Set problem:
Rewrite the entries from the line with "Can you tell" up to and including the line with "(x=893, y=229) →", changing "white belly" to "pale belly" and leaving everything else the same. Leave the pictures out of your answer.

Data:
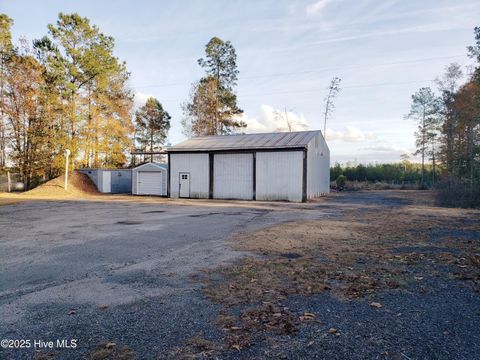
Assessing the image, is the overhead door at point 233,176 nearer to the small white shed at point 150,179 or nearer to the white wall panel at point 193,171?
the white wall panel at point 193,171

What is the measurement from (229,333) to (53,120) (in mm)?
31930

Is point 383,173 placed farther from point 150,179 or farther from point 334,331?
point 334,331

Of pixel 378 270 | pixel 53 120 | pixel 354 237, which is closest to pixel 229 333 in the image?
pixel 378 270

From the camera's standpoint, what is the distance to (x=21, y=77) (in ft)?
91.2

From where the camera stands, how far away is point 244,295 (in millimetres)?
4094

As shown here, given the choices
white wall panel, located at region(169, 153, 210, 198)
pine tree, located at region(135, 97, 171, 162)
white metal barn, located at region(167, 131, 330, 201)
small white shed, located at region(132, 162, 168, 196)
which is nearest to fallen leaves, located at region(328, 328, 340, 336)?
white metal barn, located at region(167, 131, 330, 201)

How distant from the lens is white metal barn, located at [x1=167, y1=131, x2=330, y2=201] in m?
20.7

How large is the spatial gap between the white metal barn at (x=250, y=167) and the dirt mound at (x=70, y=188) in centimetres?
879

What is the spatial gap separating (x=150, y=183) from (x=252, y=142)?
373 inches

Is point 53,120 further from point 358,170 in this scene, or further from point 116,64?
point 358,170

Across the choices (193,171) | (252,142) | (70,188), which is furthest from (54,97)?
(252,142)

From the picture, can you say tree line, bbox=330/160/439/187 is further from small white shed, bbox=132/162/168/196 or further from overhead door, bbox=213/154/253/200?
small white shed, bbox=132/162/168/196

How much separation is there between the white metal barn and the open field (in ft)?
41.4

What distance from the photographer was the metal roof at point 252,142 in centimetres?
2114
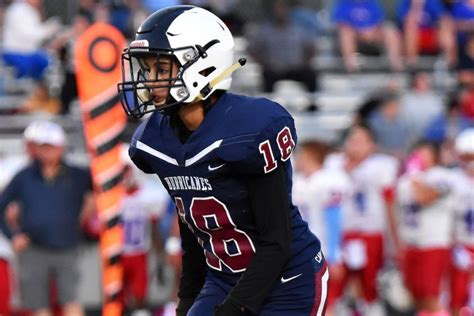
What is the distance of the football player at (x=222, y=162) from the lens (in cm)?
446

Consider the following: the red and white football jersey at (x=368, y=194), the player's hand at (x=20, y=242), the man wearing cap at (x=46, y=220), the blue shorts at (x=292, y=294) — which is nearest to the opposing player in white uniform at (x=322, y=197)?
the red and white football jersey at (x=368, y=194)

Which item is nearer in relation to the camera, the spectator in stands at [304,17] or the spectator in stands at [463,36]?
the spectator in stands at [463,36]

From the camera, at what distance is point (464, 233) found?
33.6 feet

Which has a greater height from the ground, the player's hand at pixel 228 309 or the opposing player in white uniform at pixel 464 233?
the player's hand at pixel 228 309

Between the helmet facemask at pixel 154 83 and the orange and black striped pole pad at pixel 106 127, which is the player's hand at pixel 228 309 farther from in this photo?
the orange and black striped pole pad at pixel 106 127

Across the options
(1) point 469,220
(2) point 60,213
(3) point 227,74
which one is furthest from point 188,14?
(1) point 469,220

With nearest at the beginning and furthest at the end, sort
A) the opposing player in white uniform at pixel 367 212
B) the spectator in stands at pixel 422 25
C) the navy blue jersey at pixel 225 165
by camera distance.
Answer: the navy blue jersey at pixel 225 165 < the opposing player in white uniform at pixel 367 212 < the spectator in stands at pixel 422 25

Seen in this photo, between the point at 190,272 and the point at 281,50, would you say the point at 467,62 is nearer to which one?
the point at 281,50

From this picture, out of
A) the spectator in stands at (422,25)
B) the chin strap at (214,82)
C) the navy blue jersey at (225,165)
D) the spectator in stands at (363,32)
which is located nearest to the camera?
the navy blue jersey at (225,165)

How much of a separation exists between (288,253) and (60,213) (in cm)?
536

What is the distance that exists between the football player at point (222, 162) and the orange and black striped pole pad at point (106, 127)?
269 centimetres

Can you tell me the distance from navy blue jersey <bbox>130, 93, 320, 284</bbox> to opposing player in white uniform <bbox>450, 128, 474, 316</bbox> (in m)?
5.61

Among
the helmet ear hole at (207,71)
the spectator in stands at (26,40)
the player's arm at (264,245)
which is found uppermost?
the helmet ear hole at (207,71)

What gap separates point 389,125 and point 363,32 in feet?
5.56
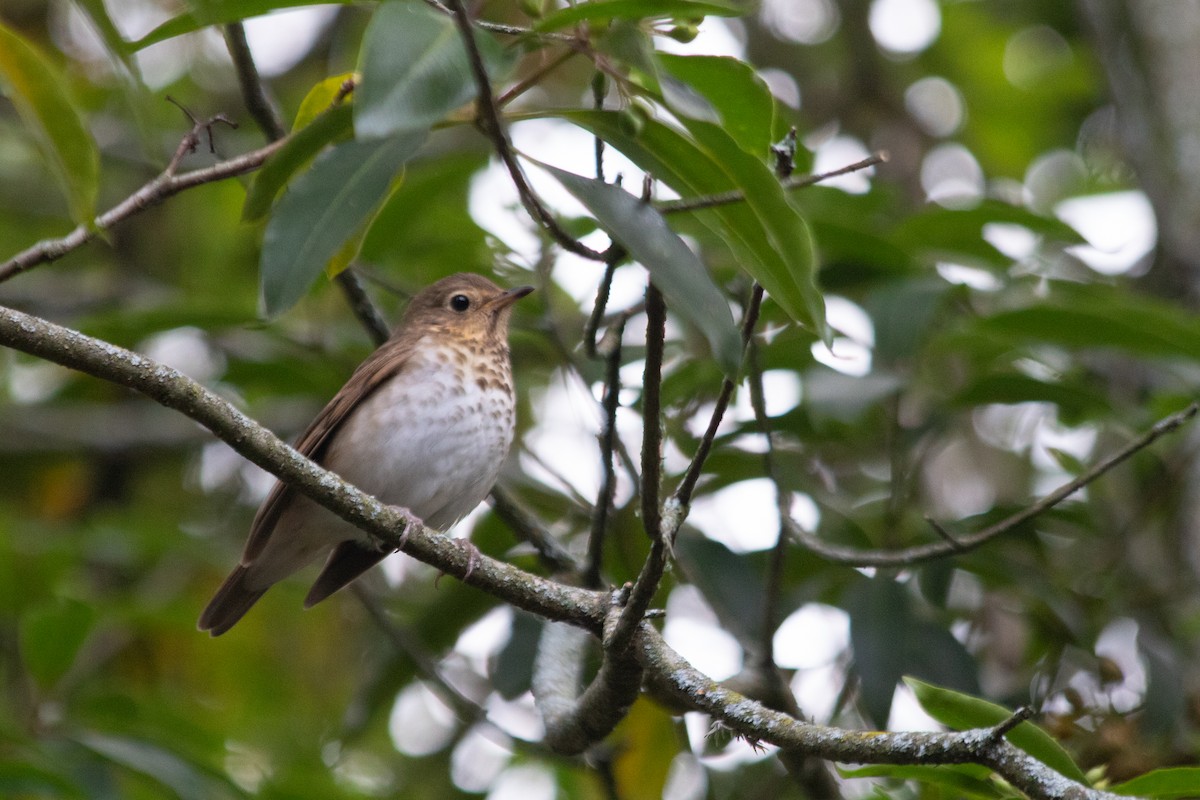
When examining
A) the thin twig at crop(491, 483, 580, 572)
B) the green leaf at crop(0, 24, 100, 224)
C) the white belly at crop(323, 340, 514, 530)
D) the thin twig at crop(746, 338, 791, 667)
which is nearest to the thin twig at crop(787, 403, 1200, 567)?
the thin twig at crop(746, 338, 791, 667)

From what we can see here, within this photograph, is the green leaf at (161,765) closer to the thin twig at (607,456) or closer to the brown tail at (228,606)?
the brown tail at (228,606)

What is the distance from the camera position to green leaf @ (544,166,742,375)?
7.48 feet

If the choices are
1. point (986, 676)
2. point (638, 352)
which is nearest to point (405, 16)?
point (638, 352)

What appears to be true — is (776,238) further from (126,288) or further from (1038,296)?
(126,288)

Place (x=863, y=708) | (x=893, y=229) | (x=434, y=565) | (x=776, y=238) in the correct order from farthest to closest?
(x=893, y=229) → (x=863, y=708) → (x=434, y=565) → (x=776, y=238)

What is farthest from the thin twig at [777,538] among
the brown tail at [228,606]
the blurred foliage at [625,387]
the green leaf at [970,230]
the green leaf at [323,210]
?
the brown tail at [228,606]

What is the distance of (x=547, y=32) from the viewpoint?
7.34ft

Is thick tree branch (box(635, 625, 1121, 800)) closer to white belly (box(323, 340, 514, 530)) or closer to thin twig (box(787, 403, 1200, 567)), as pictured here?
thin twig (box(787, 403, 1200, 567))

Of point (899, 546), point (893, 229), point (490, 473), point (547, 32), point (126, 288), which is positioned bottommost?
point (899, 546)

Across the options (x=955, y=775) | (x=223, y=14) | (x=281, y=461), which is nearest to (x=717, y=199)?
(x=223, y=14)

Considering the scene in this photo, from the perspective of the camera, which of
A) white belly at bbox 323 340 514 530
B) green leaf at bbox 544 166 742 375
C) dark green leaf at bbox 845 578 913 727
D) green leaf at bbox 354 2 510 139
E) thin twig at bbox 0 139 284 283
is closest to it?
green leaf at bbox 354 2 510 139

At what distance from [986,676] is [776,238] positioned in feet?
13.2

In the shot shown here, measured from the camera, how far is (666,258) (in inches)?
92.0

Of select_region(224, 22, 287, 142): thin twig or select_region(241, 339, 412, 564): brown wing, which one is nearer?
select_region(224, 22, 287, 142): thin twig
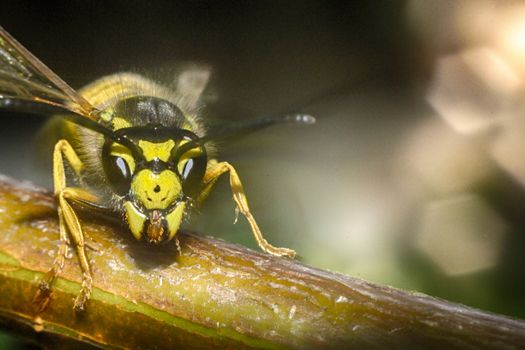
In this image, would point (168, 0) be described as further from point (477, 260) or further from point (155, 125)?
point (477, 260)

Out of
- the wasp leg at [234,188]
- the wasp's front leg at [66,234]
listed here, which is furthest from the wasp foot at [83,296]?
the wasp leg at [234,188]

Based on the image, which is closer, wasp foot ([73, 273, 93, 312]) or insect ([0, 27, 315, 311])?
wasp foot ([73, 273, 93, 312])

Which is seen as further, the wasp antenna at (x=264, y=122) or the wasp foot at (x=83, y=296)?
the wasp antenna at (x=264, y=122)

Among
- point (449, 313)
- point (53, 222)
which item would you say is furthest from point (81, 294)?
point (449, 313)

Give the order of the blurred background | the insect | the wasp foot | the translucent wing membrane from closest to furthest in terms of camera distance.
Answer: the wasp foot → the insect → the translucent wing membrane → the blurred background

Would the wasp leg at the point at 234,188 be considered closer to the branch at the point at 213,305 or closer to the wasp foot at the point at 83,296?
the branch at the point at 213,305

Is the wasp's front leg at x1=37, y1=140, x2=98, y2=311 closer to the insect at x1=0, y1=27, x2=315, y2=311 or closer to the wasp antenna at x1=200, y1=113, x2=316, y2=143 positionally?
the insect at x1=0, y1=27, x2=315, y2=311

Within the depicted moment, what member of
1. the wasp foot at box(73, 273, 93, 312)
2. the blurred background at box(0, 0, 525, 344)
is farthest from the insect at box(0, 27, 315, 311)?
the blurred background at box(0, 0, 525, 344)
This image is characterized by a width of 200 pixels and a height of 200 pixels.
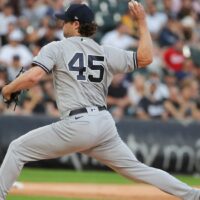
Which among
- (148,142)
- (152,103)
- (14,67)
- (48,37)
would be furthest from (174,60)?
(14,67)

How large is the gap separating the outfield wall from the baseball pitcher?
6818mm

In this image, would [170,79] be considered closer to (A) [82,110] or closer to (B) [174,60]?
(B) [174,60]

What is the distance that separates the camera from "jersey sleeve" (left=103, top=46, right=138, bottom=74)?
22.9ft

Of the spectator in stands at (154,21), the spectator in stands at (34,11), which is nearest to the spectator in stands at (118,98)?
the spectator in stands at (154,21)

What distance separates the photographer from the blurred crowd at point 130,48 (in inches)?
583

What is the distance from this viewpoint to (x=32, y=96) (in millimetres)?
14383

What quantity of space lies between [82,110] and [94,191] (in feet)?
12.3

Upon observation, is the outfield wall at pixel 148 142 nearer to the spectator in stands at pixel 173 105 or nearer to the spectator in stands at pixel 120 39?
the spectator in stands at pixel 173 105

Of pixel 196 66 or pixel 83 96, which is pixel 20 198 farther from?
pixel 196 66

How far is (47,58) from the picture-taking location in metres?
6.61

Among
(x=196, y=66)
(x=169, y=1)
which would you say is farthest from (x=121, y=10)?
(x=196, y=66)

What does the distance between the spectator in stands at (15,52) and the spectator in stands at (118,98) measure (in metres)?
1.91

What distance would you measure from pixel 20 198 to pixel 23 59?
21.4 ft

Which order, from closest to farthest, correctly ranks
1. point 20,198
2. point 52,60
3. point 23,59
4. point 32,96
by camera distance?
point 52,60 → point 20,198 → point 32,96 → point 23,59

The solution:
Can you tell me the distance from navy blue jersey <bbox>130, 93, 320, 284</bbox> to opposing player in white uniform <bbox>450, 128, 474, 316</bbox> (in m)?
5.61

Among
the helmet ear hole at (207,71)
the spectator in stands at (26,40)
the player's arm at (264,245)
which is found uppermost?
the helmet ear hole at (207,71)

What gap separates point 389,125 and point 363,32 in feet?
5.56
When examining
A) the thin twig at crop(491, 483, 580, 572)
B) the green leaf at crop(0, 24, 100, 224)
C) the pale belly at crop(323, 340, 514, 530)
D) the thin twig at crop(746, 338, 791, 667)
which is nearest to the thin twig at crop(787, 403, 1200, 567)?
the thin twig at crop(746, 338, 791, 667)

From what we can see here, within this photograph, is the green leaf at (161,765) closer to the thin twig at (607,456) or closer to the brown tail at (228,606)?
the brown tail at (228,606)

What is the distance from the camera position to green leaf @ (544,166,742,375)?
7.48 feet

If the choices are
1. point (986, 676)
2. point (638, 352)
which is nearest to point (405, 16)?
point (638, 352)

What appears to be true — is (776,238) further from (126,288) or further from (1038,296)?
(126,288)

Place (x=863, y=708) | (x=893, y=229) | (x=434, y=565) | (x=776, y=238) in the correct order from farthest to closest?
(x=893, y=229) → (x=863, y=708) → (x=434, y=565) → (x=776, y=238)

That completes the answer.